Suite aux mesures de revalorisation salariale pour les agents de la fonction publique entrées en vigueur le 1er juillet, Antoine Guillou, adjoint à la maire de Paris en charge des ressources humaines, a annoncé le 7 juillet qu’il discuterait avec les syndicats représentatifs en septembre pour examiner les conditions d’octroi d’une prime exceptionnelle de pouvoir d’achat pour la fin de l’année 2023.
Une première série de mesures de revalorisation salariale pour les agents publics a été mise en place à compter du 1er juillet. Cela comprend une augmentation de 1,5 % de la valeur du point d’indice – une mesure utilisée pour calculer le salaire des fonctionnaires – et une modification des grilles de salaires pour les plus bas niveaux des catégories C et B.
Une prime « pouvoir d’achat » de 300 à 800 € bruts est également prévue pour l’automne pour les agents de la fonction publique d’État et hospitalière. Pour les agents de la fonction publique territoriale, le versement de cette prime reste à la discrétion des autorités locales, conformément au principe de libre administration.
- MESURE CATÉGORIELLE :
La prime annoncée par Stanilas Guerini sera ciblée et temporaire. Selon les annonces du 12 juin dernier, elle ne concernera que les agents dont la rémunération brute mensuelle est inférieure à 3 250 €. Elle sera dégressive, et variera de 300 à 800 € bruts en fonction du niveau de rémunération de l’agent, et sera versée en une seule fois à l’automne 2023.
Lors d’une réunion à la Direction Générale de l’Administration et de la Fonction Publique (DGAFP) le 27 juin 2023, plusieurs points supplémentaires ont été discutés et non arbitrés, dont la possibilité de six tranches de primes (300 € – 400 € – 500 € – 600 € – 700 € et 800 €) et la prise en compte de « l’intégralité de la rémunération annuelle lissée ». Les agents contractuels devraient également pouvoir bénéficier de cette prime.

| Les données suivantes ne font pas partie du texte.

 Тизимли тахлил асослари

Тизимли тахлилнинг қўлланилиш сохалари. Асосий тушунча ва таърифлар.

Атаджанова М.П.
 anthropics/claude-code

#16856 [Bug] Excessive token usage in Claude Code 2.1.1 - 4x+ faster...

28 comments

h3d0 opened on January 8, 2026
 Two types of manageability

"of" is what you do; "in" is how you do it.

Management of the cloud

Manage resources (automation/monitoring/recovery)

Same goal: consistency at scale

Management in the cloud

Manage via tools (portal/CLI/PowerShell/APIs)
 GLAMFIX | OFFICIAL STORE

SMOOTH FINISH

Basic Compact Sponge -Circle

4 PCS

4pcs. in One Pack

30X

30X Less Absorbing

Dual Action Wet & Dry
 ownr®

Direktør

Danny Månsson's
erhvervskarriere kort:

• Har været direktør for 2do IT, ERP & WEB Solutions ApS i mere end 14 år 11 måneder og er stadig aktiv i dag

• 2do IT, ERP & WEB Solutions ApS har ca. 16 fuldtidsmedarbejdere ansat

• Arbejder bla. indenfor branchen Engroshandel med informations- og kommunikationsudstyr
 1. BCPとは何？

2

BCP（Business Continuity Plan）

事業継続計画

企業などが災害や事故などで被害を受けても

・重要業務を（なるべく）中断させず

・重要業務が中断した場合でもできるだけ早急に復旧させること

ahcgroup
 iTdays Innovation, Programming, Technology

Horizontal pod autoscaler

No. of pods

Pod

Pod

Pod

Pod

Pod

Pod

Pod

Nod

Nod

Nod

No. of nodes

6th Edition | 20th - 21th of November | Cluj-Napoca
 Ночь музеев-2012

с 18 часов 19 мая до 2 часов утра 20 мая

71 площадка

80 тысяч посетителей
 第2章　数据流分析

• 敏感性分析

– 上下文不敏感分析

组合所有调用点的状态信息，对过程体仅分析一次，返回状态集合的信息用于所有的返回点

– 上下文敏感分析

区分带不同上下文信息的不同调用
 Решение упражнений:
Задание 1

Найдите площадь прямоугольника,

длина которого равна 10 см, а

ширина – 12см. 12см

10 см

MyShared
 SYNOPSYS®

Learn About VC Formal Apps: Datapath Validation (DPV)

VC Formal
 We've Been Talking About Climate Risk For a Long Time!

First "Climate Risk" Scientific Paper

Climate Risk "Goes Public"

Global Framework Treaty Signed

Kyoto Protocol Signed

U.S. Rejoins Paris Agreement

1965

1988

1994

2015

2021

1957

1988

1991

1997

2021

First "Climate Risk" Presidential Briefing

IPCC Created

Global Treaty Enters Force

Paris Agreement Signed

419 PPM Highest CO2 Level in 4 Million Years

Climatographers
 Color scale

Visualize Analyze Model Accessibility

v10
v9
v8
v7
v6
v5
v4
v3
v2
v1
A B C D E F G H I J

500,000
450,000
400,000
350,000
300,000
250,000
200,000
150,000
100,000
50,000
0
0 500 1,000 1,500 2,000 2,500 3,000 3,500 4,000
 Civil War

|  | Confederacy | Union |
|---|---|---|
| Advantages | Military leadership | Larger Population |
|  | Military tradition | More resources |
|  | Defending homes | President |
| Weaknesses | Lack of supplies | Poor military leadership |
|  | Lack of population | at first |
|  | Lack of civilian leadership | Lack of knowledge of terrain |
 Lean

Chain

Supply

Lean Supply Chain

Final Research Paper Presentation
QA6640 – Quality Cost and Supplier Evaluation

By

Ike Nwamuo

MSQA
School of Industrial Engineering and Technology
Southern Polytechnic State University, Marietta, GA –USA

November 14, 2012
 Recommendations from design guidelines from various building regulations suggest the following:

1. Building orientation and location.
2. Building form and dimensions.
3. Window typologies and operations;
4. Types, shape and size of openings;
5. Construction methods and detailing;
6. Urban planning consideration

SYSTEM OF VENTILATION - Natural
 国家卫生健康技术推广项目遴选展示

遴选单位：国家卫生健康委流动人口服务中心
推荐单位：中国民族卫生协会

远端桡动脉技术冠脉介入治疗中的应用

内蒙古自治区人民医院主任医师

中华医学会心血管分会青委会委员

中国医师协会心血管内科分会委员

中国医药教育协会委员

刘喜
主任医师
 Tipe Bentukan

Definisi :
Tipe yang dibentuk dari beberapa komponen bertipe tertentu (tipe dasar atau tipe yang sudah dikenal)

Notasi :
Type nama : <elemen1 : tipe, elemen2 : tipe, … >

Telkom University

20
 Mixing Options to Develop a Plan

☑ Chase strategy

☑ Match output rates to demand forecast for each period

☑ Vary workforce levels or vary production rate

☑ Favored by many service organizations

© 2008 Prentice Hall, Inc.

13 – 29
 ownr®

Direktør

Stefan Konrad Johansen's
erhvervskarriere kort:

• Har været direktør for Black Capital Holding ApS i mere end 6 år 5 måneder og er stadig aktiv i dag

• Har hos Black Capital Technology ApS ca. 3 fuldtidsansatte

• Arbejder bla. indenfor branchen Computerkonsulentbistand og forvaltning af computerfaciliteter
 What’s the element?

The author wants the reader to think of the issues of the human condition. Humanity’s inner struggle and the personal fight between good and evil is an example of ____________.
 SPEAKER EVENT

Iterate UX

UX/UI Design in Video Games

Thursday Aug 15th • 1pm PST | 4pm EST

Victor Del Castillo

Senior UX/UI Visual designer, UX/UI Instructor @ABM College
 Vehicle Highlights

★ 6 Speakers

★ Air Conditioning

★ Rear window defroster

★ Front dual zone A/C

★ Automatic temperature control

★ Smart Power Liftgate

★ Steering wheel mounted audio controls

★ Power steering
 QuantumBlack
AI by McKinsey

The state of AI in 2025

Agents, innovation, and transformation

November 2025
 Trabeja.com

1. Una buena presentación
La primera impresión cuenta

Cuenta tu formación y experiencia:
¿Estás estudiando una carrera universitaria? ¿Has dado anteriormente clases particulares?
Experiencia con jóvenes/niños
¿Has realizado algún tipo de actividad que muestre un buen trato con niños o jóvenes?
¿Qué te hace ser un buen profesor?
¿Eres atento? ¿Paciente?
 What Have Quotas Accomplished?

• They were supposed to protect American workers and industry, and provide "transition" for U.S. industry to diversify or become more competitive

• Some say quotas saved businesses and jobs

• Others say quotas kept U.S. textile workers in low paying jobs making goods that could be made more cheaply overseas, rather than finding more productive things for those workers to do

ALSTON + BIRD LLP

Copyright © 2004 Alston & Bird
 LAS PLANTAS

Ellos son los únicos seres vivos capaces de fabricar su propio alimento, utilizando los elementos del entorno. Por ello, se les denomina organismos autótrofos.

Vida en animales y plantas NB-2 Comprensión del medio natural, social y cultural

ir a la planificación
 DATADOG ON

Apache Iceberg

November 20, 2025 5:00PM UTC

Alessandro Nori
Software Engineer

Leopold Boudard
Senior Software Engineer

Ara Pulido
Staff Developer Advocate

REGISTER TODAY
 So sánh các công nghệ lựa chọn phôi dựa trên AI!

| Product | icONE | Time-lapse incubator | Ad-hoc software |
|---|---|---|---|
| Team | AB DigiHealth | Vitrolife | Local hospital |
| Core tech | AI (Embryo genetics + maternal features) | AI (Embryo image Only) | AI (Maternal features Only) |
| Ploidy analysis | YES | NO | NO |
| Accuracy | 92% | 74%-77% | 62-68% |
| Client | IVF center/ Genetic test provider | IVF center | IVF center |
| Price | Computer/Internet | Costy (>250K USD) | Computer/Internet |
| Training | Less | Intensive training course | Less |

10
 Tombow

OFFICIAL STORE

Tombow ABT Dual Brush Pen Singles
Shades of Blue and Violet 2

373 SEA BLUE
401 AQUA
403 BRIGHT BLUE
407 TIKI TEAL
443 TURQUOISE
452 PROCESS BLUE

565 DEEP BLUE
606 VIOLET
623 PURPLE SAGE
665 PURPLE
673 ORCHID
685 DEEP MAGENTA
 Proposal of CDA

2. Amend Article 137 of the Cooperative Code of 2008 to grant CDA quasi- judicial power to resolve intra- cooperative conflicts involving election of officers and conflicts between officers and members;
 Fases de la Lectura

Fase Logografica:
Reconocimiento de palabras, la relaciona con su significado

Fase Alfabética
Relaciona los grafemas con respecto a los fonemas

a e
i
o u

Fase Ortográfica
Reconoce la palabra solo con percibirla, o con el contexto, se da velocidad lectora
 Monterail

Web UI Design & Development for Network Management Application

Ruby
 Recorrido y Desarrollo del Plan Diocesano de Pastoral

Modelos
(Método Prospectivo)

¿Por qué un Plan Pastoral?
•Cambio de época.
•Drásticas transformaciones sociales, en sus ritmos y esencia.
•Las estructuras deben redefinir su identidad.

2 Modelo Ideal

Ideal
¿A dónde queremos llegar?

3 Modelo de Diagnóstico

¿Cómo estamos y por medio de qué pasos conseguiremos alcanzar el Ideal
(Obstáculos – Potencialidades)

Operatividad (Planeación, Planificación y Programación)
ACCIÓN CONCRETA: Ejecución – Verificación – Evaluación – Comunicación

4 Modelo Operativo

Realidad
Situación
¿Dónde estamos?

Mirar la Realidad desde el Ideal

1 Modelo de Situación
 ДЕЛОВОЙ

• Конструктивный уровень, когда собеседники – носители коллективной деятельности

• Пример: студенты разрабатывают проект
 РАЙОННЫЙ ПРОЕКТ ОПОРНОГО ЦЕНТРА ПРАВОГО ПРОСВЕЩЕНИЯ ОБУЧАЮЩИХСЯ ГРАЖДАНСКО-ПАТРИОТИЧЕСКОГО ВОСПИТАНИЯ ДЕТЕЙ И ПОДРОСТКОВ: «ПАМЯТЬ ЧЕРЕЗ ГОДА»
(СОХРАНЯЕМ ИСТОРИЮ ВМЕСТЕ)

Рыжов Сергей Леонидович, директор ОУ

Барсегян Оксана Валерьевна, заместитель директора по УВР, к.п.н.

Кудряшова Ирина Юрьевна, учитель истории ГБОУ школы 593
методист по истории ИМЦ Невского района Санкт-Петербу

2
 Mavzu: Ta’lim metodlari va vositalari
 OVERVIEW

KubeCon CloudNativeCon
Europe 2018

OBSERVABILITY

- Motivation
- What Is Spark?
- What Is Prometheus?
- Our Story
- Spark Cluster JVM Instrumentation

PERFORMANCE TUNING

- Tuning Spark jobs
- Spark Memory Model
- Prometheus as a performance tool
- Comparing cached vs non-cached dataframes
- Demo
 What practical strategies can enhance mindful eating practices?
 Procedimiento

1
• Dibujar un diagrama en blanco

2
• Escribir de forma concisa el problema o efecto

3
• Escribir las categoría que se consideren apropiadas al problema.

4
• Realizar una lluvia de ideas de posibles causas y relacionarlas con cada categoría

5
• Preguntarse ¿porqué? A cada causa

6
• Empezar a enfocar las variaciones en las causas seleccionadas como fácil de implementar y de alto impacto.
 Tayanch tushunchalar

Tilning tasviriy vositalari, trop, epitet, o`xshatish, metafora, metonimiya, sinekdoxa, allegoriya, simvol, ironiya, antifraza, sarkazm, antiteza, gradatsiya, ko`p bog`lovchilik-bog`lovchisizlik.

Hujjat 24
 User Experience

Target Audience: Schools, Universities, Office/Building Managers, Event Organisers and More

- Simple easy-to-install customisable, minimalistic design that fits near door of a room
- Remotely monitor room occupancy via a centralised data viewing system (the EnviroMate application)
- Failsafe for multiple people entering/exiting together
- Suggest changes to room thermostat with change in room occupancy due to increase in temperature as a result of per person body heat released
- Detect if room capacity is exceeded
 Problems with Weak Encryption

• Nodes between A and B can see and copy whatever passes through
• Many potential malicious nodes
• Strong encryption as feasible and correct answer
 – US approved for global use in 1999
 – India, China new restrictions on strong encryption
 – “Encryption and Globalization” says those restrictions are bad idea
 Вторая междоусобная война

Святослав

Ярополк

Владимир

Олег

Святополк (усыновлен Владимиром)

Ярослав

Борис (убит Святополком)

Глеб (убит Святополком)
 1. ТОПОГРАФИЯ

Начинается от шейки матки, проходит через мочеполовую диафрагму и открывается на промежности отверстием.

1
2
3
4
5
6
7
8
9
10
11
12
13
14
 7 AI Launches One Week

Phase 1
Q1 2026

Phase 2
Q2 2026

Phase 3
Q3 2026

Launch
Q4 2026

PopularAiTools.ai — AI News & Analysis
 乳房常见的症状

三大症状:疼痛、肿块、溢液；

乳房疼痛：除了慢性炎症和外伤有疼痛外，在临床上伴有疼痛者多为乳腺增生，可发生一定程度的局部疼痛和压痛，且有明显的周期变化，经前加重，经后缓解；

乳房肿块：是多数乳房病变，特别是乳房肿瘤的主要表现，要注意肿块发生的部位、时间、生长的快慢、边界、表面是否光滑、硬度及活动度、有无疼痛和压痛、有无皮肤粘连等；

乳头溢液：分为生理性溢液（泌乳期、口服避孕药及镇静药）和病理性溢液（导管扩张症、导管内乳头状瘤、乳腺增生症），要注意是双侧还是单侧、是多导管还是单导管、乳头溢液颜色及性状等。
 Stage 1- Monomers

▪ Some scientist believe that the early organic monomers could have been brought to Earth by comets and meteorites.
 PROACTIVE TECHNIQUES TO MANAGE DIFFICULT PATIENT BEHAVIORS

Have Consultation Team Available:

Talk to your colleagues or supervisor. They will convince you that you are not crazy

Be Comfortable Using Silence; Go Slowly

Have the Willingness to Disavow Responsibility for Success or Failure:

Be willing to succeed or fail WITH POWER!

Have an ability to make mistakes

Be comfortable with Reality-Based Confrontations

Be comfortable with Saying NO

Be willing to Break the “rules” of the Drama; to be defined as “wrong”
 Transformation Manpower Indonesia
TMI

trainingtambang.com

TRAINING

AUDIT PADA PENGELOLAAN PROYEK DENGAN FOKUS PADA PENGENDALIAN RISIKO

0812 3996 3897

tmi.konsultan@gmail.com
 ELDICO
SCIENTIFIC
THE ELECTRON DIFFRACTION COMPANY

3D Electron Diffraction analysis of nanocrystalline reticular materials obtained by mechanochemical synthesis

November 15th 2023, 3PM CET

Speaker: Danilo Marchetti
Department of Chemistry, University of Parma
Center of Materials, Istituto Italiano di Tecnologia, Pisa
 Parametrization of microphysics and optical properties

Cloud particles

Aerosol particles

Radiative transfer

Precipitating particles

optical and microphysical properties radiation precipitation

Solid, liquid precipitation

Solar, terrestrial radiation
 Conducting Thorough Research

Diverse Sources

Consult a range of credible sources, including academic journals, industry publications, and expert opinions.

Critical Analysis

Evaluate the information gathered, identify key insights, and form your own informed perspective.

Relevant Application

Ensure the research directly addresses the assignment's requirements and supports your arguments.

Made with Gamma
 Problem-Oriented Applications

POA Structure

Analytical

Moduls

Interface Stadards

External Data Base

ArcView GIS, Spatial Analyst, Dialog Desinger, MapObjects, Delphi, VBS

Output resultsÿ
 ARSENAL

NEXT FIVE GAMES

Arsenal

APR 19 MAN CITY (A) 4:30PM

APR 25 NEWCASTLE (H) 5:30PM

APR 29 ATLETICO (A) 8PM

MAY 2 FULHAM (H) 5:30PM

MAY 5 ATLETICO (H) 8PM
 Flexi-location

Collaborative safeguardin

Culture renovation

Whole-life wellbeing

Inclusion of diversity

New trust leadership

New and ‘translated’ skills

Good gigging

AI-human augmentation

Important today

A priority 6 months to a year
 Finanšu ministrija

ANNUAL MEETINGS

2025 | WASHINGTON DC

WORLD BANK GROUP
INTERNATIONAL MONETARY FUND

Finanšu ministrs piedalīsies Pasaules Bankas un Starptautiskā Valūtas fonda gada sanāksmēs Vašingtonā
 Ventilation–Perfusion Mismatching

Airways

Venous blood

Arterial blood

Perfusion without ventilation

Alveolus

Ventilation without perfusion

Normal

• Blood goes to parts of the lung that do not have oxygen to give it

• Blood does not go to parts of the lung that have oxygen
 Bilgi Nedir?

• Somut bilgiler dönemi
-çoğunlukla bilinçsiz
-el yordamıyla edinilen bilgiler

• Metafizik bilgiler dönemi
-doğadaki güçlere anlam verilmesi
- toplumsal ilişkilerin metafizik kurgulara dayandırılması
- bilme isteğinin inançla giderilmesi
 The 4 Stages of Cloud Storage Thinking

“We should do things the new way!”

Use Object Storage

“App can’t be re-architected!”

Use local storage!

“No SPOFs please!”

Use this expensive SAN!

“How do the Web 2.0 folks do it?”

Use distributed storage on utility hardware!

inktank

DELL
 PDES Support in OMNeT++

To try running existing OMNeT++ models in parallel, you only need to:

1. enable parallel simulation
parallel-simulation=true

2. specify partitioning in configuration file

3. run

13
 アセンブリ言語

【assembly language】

- QUESTIONS TECHNIQUES RESTANTES :
De nombreuses questions restent en suspens :
- Comment sera appliquée la dégressivité de la prime (tranches) ?
- Quelle sera la période de référence (année civile ou glissante) et quels revenus seront pris en compte pour le plafond de rémunération mensuelle fixé pour bénéficier de la prime (indiciaire + indemnitaire +… ?) ?
- Comment assurer un versement rapide de la prime aux agents de la Ville de Paris ? Une délibération devra être votée au Conseil de Paris avant toute mise en œuvre au sein de la collectivité parisienne.
Les modalités d’attribution restent encore floues, le décret d’application doit être publié en juillet.
L’UNSA accueille favorablement ces revalorisations mais considère qu’elles ne sont pas suffisantes. L’UNSA aurait préféré une mesure indiciaire pérenne, qui pourrait influencer le calcul des pensions et une revalorisation globale des salaires. L’UNSA regrette également la perte d’attractivité de la fonction publique parisienne et l’absence de négociations significatives sur les salaires au niveau national et local.